藤原ちから/プルサーマル・フジコ twitter:@pulfujiko


鈴木励滋(すずき・れいじ) twitter:@suzurejio

■10月の鈴木励滋出没警報・注意報

カトリヒデトシ twitter:@hide_KATORI


徳永京子(とくなが・きょうこ) twitter:@k_tokunaga


落 雅季子(おち・まきこ) twitter:@maki_co

西尾孔志(にしお・ひろし) twitter:@nishiohiroshi


古賀菜々絵(こが・ななえ)





■キラリふじみレパートリー新作『奴婢訓』

10月22日(水)〜10月26日(日)富士見市民文化会館キラリ☆ふじみ メインホール(鶴瀬)
http://www.kirari-fujimi.com/


近現代の三好十郎や平田オリザの戯曲のみならず、シェークスピアなどの古典をも、イメージ豊かな解釈で現代に蘇らせてきた多田淳之介。芸術監督を務める、ホームグラウンドであるキラリ☆ふじみのレパートリー・シリーズの第3弾となるのは、なんと、寺山修司が率いた「演劇実験室◎天井桟敷」の最高傑作とも謳われる『奴婢訓』である。
 寺山がしばし引用したベルトルト・ブレヒトの「英雄のいない時代は不幸だが、英雄を必要とする時代はもっと不幸だ」という言葉からも広がっただろう“主人不在の物語”は、当然ながら現代と繋がる。しかも、18世紀の作家ジョナサン・スウィフトの遺稿を元に着想を得て、さらにそこに宮沢賢治の童話で補強して寺山が30数年前に戯曲化したという構造は、すでに普遍性を備えており、“いま”に鋭く刺さる作品となることは間違いないだろう。
 一方で、寺山芝居の定番ともいえる「白塗り」「マッチを擦る演出」「妖しげな工作機械」などがどうなるかも、気になるところなのかもしれないが、じつはそこにはじぶんの興味はあまりない。 これまで数多繰り返されてきたような、冷凍保存された寺山の遺伝子の劣化コピーをいまさら観たいとは思わないからだ。

 逆に、もっとも観たいのは“人間/俳優”。

 もちろん正直にいえば、1978年の初演時、晴海の国際展示場(現在のビックサイト)という広大な場所で行われた、オートバイが走り馬が登場したという大スペクタクルな伝説に興味がないわけではないが、だがしかし、あの時代を熱狂させたものはじつは“人間/俳優”だったのではないか。

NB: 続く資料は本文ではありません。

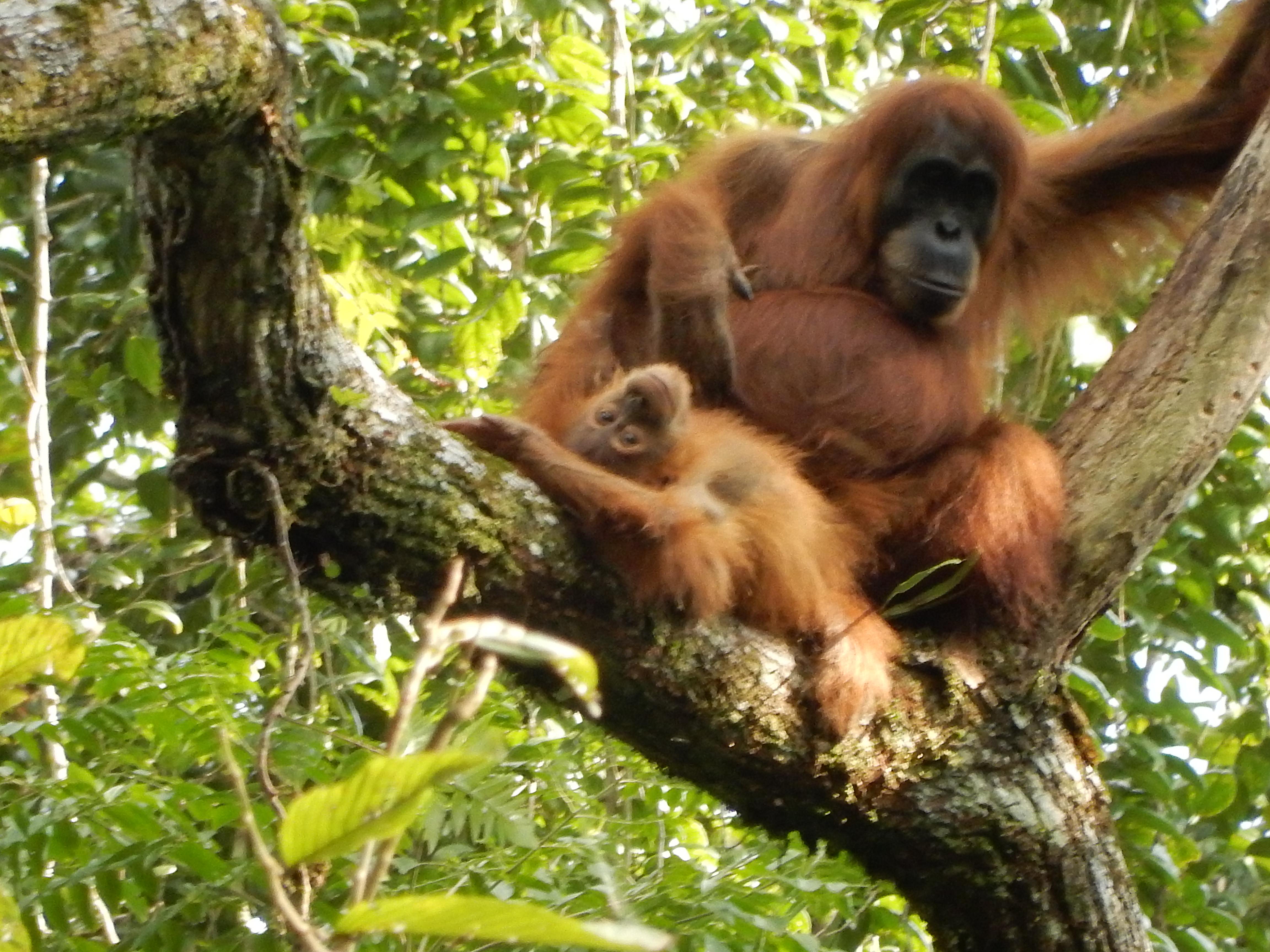Open Trip Adventure Sumatera 9D8N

あるいは、そこに“観客”をふくめてもいいかもしれない。地動説、天動説に倣い、「人動説」とも語られてきた寺山芝居のおそらく本質、ひとによってなにかが動き、生まれるような舞台を観たいと願う。
 そしてイメージするのは、かつて多田が演出した、「木ノ下歌舞伎」での『義経千本桜/渡海屋・大物浦』。今回も出演する山崎皓司(快快)が、主役の渡海屋銀平(じつは新中納言知盛)を圧倒的な人間力で立ちあがらせた作品だ。それはある意味、 劇団☆新感線も成し得なかった、理想的な歌舞伎の現代での再現。最大の見せ場であった新中納言知盛のすべてを背負っての壮絶な最期の圧力の高さは、単に、源平合戦と現代の日本の状況を重ねあわせる演出によって生まれた切実さ、だけではなかったはずだ。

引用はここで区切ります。